Can I get an argument against the 5G standard that doesn't amount to, "This may cause harm through an unknowable secondary mechanism despite roughly 100 years of evidence that it is safe."

Infrastructure is intrusive and imposes problems on the poorest people and wildlife who are forced to live near it, I'm not sure why you find that funny. The difference is people need power, not 5g.

If you don't need it then why would you do it? There is no need for an argument to not waste money on useless infrastructure. E.g. Why not build only 4 lane highways instead of a side streets? Because it's unnecessary.

The burden is on you to justify the expense and I don't see any clear justifications as to how this is in anyone's best interest outside of the telcos and <5% of users.

I don't think I need to justify a private company spending private funds but since you insist,

According to Pew Research, 95% of Americans own cellphones. 75% of the world population owns cellphones. When you include other mobile networked devices that number goes up if only a little. Any infrastructure improvement to the wireless telecom infrastructure will benefit the vast majority of the world's population. Even people who insist on using 4G will see major benefits due to less congestion as people migrate over to 5G systems and guess what, the 5G standard includes keeping the 4G system intact and running so this isn't a planned obsolescence but purely an expansion of capability!

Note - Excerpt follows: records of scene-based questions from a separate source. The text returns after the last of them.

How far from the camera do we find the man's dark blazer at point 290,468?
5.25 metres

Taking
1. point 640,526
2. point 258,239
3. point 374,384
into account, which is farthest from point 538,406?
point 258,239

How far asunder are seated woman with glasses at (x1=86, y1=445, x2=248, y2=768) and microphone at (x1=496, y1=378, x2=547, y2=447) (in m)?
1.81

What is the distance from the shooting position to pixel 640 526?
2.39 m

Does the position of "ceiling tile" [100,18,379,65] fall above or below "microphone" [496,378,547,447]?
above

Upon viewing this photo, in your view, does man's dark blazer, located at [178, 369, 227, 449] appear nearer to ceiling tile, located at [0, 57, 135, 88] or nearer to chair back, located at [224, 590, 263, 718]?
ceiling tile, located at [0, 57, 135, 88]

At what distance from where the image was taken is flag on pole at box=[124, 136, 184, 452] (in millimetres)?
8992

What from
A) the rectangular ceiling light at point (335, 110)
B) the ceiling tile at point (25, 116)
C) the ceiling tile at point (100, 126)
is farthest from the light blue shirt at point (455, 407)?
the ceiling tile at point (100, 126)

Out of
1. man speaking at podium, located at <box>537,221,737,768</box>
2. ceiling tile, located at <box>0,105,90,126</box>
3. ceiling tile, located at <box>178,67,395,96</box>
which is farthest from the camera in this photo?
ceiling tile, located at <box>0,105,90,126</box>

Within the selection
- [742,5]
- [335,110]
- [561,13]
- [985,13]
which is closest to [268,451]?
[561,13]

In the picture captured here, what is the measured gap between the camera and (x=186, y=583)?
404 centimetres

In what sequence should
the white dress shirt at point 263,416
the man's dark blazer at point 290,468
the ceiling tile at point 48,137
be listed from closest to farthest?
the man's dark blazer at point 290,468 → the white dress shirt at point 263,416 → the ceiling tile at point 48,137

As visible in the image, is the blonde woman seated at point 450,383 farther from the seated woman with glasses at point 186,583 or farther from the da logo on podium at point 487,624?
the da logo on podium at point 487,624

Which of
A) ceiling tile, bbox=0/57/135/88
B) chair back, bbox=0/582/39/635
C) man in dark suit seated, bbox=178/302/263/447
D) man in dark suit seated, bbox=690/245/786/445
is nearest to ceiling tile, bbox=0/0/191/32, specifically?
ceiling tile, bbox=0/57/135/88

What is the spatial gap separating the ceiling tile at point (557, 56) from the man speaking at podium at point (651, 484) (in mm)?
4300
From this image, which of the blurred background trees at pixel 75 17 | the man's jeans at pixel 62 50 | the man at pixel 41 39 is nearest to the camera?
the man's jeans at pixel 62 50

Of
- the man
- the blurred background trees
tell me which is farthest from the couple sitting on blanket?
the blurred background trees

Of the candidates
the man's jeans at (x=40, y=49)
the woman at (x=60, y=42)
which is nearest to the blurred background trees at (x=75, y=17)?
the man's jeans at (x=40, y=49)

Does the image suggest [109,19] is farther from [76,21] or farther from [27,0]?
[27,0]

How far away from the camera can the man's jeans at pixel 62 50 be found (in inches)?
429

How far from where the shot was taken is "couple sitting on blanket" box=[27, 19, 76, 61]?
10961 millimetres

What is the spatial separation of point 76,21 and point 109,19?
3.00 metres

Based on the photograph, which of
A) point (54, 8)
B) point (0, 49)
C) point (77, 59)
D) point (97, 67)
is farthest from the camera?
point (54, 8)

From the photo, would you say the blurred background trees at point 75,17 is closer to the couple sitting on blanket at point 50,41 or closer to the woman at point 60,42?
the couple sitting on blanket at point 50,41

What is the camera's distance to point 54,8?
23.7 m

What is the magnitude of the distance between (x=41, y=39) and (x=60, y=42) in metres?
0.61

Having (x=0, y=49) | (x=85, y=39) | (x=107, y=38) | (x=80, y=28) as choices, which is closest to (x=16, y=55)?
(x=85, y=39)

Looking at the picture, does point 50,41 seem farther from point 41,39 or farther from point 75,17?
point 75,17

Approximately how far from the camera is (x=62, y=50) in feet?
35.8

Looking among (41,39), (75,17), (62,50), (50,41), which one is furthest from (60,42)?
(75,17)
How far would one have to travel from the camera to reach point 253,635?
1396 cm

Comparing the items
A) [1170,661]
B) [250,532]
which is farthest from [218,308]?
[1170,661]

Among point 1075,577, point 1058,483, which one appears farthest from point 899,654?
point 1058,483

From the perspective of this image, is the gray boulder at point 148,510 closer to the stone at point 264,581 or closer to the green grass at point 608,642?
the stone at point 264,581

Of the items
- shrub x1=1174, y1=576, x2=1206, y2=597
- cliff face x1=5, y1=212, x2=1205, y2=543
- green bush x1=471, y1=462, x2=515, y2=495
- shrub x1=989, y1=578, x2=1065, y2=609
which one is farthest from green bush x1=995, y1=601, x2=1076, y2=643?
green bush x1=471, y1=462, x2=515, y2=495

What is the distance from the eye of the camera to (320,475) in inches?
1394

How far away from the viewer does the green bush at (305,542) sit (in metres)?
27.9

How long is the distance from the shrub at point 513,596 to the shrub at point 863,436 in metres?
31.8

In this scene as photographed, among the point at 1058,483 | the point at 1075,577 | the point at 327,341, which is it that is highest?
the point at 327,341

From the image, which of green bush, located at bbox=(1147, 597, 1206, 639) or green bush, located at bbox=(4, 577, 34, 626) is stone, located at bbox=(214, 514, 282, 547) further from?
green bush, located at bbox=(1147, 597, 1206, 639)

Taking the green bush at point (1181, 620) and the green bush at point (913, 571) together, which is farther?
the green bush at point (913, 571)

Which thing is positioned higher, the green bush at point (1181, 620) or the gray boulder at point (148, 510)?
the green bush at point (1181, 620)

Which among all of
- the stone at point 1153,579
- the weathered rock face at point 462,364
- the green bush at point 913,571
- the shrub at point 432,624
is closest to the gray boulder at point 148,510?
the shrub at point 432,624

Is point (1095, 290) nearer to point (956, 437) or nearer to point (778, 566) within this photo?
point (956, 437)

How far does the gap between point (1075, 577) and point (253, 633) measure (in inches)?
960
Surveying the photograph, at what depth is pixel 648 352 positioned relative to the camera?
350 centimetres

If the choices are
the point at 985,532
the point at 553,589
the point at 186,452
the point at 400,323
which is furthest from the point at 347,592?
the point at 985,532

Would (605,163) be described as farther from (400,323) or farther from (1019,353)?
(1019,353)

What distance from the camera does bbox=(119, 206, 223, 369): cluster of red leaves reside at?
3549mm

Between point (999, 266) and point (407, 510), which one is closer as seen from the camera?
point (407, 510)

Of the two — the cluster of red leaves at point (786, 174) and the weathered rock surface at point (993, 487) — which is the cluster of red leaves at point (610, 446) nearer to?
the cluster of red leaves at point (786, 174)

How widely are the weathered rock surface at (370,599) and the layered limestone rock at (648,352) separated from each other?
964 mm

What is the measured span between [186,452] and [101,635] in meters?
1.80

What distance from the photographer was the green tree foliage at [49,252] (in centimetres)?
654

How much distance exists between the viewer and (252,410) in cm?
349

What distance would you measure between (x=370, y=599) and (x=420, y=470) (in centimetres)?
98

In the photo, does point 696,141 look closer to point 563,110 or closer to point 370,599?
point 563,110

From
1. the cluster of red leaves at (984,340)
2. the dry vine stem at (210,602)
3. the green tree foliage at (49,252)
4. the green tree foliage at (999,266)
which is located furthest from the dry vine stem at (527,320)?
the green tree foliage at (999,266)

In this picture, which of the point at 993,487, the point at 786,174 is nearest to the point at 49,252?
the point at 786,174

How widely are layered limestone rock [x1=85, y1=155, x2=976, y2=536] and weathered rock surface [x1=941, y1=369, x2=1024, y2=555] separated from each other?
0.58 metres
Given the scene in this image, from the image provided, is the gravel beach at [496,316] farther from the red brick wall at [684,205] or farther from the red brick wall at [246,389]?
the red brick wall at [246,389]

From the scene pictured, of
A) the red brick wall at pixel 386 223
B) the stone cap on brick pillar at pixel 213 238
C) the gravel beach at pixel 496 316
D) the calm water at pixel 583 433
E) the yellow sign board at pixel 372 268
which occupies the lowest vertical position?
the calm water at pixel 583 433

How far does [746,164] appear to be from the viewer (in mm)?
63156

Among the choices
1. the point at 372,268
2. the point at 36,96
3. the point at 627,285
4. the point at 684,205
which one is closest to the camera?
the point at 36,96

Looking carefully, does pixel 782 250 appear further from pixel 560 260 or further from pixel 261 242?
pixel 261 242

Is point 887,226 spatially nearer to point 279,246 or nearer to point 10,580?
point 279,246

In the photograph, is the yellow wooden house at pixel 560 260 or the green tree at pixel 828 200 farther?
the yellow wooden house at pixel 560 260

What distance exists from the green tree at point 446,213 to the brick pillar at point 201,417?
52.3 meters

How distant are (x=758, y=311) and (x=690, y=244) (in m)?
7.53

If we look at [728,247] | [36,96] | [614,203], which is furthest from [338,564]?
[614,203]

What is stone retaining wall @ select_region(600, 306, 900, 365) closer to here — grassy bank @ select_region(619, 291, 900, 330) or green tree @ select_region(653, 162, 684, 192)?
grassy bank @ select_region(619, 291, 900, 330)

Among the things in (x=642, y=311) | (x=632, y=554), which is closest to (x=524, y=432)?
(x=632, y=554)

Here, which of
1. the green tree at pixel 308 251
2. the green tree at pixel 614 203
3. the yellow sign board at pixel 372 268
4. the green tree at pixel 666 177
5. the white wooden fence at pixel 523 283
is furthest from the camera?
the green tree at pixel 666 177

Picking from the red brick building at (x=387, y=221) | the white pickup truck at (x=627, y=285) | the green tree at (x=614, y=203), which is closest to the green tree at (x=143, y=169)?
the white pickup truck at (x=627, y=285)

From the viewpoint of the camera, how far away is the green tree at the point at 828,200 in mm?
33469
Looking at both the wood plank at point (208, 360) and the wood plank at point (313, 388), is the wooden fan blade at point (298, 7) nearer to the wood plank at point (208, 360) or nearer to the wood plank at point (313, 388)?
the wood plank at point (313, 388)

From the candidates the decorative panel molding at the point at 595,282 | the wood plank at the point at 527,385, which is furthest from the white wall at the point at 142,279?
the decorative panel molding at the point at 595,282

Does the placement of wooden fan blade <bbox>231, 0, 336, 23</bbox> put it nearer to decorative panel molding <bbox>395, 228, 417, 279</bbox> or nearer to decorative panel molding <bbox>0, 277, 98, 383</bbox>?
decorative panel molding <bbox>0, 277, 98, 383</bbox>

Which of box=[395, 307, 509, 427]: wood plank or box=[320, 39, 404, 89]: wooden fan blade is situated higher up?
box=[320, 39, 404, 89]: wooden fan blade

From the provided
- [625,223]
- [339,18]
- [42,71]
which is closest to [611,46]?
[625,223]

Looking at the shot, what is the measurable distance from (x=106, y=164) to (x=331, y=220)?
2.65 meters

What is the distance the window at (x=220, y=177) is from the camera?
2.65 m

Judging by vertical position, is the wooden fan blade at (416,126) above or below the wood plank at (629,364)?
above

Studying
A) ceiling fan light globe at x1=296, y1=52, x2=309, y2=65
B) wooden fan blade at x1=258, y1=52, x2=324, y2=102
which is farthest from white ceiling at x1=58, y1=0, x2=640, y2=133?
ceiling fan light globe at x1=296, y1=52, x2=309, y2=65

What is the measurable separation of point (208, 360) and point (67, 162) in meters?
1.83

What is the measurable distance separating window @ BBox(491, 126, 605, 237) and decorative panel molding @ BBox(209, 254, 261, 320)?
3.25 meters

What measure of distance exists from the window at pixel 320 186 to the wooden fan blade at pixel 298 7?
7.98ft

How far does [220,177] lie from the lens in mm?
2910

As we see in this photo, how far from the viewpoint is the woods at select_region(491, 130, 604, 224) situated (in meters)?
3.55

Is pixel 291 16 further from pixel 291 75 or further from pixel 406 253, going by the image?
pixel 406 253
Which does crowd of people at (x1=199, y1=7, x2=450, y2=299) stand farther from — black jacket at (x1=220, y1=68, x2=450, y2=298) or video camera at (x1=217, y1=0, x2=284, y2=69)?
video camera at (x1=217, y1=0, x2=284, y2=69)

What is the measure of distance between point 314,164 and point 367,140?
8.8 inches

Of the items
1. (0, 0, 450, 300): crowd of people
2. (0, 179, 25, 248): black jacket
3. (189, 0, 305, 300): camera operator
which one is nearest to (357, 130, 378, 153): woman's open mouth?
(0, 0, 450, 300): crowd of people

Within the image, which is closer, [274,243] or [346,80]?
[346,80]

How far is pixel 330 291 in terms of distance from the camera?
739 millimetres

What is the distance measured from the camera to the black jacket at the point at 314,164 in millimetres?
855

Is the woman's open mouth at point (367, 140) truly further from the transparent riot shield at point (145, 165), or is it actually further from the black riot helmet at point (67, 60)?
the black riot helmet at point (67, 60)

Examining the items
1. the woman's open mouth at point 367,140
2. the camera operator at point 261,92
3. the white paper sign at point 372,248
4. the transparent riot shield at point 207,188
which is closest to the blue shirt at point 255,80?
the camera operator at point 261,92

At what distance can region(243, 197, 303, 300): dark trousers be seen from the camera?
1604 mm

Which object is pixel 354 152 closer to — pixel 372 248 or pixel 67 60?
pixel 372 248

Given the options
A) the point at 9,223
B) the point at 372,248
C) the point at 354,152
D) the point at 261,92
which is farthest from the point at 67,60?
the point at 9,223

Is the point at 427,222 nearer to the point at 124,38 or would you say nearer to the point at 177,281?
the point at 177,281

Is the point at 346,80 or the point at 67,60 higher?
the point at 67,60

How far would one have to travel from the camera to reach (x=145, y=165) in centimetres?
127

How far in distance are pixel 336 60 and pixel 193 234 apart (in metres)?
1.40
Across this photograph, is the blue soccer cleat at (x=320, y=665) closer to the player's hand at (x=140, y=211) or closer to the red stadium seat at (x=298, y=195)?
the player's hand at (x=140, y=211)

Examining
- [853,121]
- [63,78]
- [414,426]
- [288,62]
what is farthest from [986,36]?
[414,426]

Historically, nearly all infrastructure development has yielded significant positive returns not just for the capital holders (Telco's) but for the users as well. While we can certainly extend additional 4G coverage, 5G has a significant number of technical improvements that allow for better backhaul network and network management. Once the initial development costs are paid, there is no reason not to use 5G access standards over 4G.

Most of the 5G mmWave standards are backhaul for the foreseeable future. These enable low cost, low latency deployments to areas which are currently undeserved because of the costs of deployment. This is important because it enables technologies like tele-robotics. It would allow rural areas to invest in a surgical robot at their local hospital and have an expert surgeon working from a more prominent location potentially saving lives.

There are standards for out of channel spectral masks to prevent problems like (including specifically) the one postulated in the article. There exposure standards for safety that the military has been researching for decades as part of their radar work in the mmWave band. I've yet to see any concerns that were not specious and certainly not from anyone familiar with the technology. Most of the concerns are just repeated talking points from dozens of other older technologies that never showed any substance with a helping of, "It's different THIS time." So, you're right, it's not funny, it's sad to see people on Hacker News arguing that 2010 was the ideal level of technology and we shouldn't bother trying to develop more. Hell, it's literally the same argument Comcast makes on why broadband standards shouldn't be raised. "What people have is good enough and they don't want more so you can't justify the costs to improve!"

You're right about the money argument. However, everyone is effected by this infrastructure so the roll out should require some justification regardless of who's money it is.

The 95% of people who own cell phones don't necessarily need internet faster than 4g on their phones and would be happy with that working reliability, which it doesn't.

>It enables technologies like tele-robotics. It would allow rural areas to invest in a surgical robot.

That sounds good and all, but shouldn't we just build out the fiber network so that we have actually reliable infrastructure instead of janky bullshit running on a proprietary cellular modem? What level of reliability should a surgical robot be? I'd say 9 9's for myself to use it. Can a cell signal transmit perfectly 99.9999999% of the time with those low latency numbers ? I don't think so since it's relying on atmospheric conditions and no interference to function.

Ironically, 5G will further reduce incentive for the clearly useful technology of fiber to be deployed at scale.